Après que l’opération eut touché un grand nombre de wilayas (à l’est, au centre et à l’ouest) au milieu des années 1990, les régions qui maintiennent aujourd’hui la flamme sont confinées à quelques wilayas du centre du pays, avec tous les aléas que tout le monde connaît et que les gens du métier, les enseignants de cette langue, sont les premiers à déplorer. La situation de dichotomie entre, d’une part, un statut de langue nationale arraché de haute lutte, et, d’une autre part, le parcours chaotique que l’enseignement de cette langue subit dans son étendue géographique et dans son caractère facultatif, est relevée par tous les observateurs pour mettre à l’index une volonté politique molle, hésitante, voire nourrie par l’adversité à l’égard de la réhabilitation de la langue amazigh. Même dans les organes d’information publics, la question continue à être mal appréhendée, versant plus dans le folklorisme que dans un projet rationnel et moderniste. La chaîne de télévision publique, la 4, supposée refléter la volonté des autorités politiques du pays dans son domaine, nous donne le parfait exemple…à ne pas suivre. 

Les explications données par les pouvoirs publics pour justifier le retrait de l’enseignement de tamazight dans plusieurs wilayas sont, le moins que l’on puisse dire, peu convaincantes. Sans grand effort de réflexion, on parle de déficit de la demande locale. Le sommet de la bêtise est sans aucun doute atteint lorsque les structures de l’Etat, chargées de contribuer à mettre en pratique un article de la Constitution algérienne, se dérobent à leur responsabilité en mettant en avant une argutie qui tient d’une mentalité mercantile.

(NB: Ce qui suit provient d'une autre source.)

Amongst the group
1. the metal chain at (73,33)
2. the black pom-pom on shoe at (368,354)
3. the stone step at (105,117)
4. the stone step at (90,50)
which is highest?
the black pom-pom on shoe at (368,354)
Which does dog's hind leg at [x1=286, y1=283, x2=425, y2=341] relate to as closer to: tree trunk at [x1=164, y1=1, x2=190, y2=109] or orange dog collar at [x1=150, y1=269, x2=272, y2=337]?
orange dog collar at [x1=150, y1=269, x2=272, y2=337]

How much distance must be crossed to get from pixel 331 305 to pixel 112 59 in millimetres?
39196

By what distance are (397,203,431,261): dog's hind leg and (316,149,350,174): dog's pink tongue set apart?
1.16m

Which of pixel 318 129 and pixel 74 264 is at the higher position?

En effet, la demande et l’offre sont deux concepts des sciences commerciales et économiques qui n’ont pas cours dans l’effort de consécration de l’identité et de la culture d’un pays. Même dans le grand mouvement de mondialisation qui confère une célérité inouïe aux échanges des biens et services, la France a publiquement fait valoir ce que ses élites ont dénommé l’ « exception culturelle » dans le cadre de l’Organisation mondiale du commerce (OMC), face à l’invasion de l’ ‘’american way of life’’ qui menace les valeurs et les productions culturelles d’une stérile uniformisation.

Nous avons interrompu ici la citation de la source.